Yesterday I heard an amazing singer, Rosena Hill, at Unity of NY. She sang some gospel spirituals acapella that were so soulful, everyone in the audience was blown away. Then she sang "The Impossible Dream" and killed us and then later on, the choir came out and she sang with them and I couldn't believe what a gift it was to be sitting in that audience and listening to that music. I was so uplifted the rest of the day - I went shopping at Zabar's and then my loft mate, Abigail and I tried out a great hamburger place in the East Village and talked to the owner, who was divorced but still pretty angry after fifteen years. Fortunately, she makes excellent burgers.
Then later at night, a feeling of doom and gloom came over me. Divorce blues, fears of earthquakes on the west coast where my daughter lives, sadness about Chile, Haiti, the Congo. I don't know where it came from - Sunday nights can be difficult. I thought about kissing and having fun and that cheered me up a bit -- and then I did what I usually do when I'm having a soul struggle - I made a few calls, did a little reading, wrote, watched some mindless TV (last night it was the closing ceremonies of the Olympics) and then took a half a Klonipin and went to sleep...or passed out really.
When I woke up this morning, I took the dogs out for a walk and brought my ipod. Two songs randomly came on. One is a song that Zoe and I used to dance to when she was little - "I get knocked down but I get up again" - by Chumbawamba. And it made me laugh and dance a little on the street. And then a few minutes laters, Carly Simon's "Coming Around Again" came on and that also lifted my spirits. I had an email from a friend who reminded me how far I've come in the past six months or so...it's always hard to see that in yourself, but I think it's true.
I read a long article in yesterday's NY Times about depression, which I agreed with - depression is part of life, sadness is not to be medicated away (unless it's completely debilitating) and I went to the gym and ran three miles in 35 minutes - a personal best since I started running last month. And then suddenly, I was back on track, back to living in the moment, back to feeling optimistic and also with lots of ideas for the book that Abigail and I've been thinking about writing together.

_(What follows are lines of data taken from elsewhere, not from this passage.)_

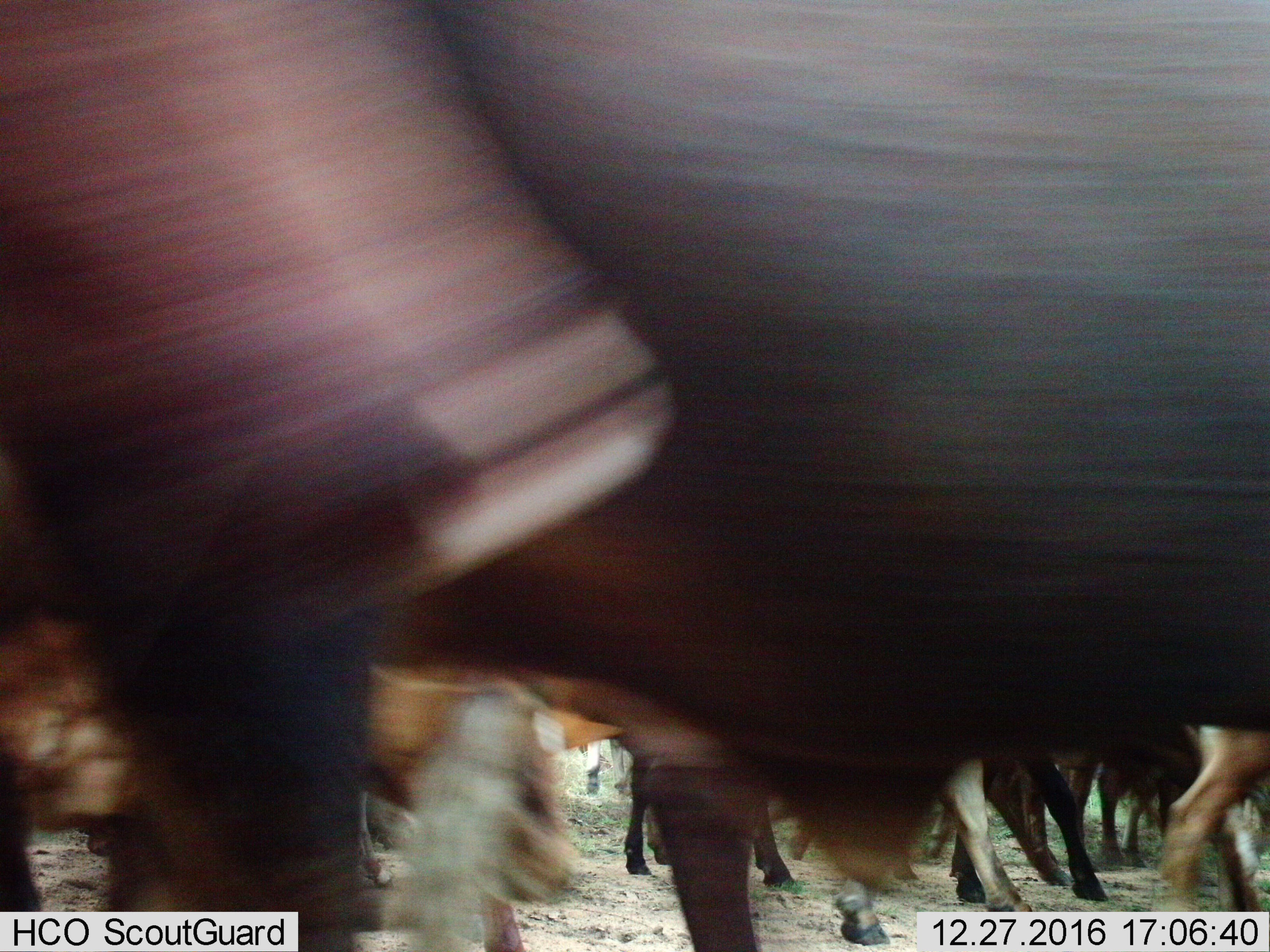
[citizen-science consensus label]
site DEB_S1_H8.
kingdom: Animalia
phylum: Chordata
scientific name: Vertebrata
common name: domestic animal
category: domesticanimal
Domesticanimal (domestic animal) (Vertebrata), count 11-50. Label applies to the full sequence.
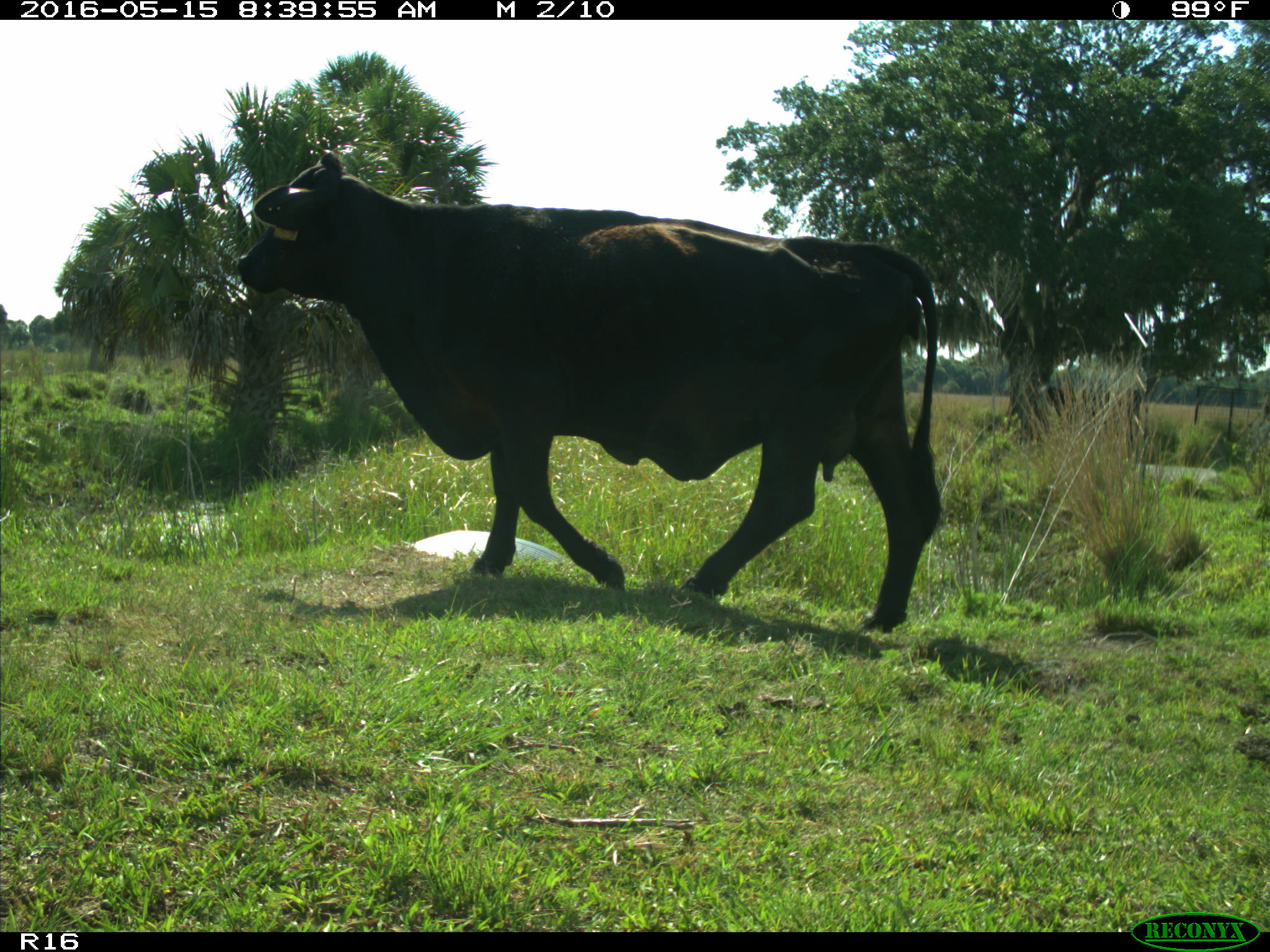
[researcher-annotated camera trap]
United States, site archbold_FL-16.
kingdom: Animalia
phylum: Chordata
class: Mammalia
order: Artiodactyla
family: Bovidae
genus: Bos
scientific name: Bos taurus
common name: domestic cow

So thank you Rosena, Chumbawamba, Carly, treadmill, hamburgers, hamburger lady, dear friends; I pray for Chile and Haiti and everywhere else in the world and here's "Coming Around Again."
3 comments:
This sounds ridiculous, but the song that always cheers me up (and did even during the depths of chemo) is "You Had a Bad Day." Try it, maybe you'll like it. Why don't I ever run into you at the gym?
I love that song, but when I went onto I tunes it didn't show up...Oh, I'll google it and find out the artist. I remember it from American Idol.